Page MenuHomePhabricator

Add user_central_id to mediawiki_history and mediawiki_history_reduced Hive tables
Open, Needs TriagePublic

Description

I'd like to request the addition of user Central ID to mediawiki_history table in Hive. It is not urgent, but I think it would greatly improve work for many users who analyze that table. A couple of other people who frequently use the mediawiki_history table also expressed interest in having this.

Currently, mediawiki_history table has wiki_db and event_user_id that together identify a unique user per wiki database, but there's no way of analyzing users across wiki databases without joining on a Central ID from another table. The table that contains Central ID is centralauth.localuser in MariaDB. Both tables are very large and located separately, so there's no way to easily join that information, other than for small subsets.

For context:

Event Timeline

CC @lbowmaker

Downstream work (AQS & Dumps) could get ignored, but that would limit the value.

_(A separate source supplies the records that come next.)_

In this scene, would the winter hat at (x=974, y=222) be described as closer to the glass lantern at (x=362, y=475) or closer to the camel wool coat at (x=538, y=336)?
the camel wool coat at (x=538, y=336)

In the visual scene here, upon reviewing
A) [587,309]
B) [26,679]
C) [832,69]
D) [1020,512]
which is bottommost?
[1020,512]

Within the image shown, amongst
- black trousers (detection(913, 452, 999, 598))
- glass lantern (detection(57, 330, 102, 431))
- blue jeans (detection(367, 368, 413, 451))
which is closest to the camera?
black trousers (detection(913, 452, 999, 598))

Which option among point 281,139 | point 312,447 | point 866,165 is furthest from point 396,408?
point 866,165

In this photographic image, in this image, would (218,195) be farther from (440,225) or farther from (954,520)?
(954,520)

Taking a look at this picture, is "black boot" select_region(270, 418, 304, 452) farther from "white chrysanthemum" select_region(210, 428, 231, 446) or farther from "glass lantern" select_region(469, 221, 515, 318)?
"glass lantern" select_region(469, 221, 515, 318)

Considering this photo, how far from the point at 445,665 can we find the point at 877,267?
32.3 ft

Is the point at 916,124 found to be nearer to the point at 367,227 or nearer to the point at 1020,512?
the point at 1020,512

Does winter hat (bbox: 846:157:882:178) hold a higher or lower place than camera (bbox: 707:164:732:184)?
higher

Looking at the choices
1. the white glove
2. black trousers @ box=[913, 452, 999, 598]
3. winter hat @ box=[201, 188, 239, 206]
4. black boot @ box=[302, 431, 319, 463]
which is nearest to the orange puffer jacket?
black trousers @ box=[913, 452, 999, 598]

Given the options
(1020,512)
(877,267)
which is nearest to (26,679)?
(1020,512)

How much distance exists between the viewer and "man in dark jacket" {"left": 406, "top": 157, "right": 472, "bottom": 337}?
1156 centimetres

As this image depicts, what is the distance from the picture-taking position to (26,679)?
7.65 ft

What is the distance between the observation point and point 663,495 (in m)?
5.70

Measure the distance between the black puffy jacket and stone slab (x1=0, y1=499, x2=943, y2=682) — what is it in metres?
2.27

It would also be interesting to add this information to MediaWiki EventBus emitted events (if there are no PII concerns).

We could add it to standard performer / user entity modeling?

If the request in T389666 is implemented, it would solve the need for this ticket, at least on my end. It would be a broader solution that can be used with other tables in addition to the mediawiki_history table, so I think it would be better.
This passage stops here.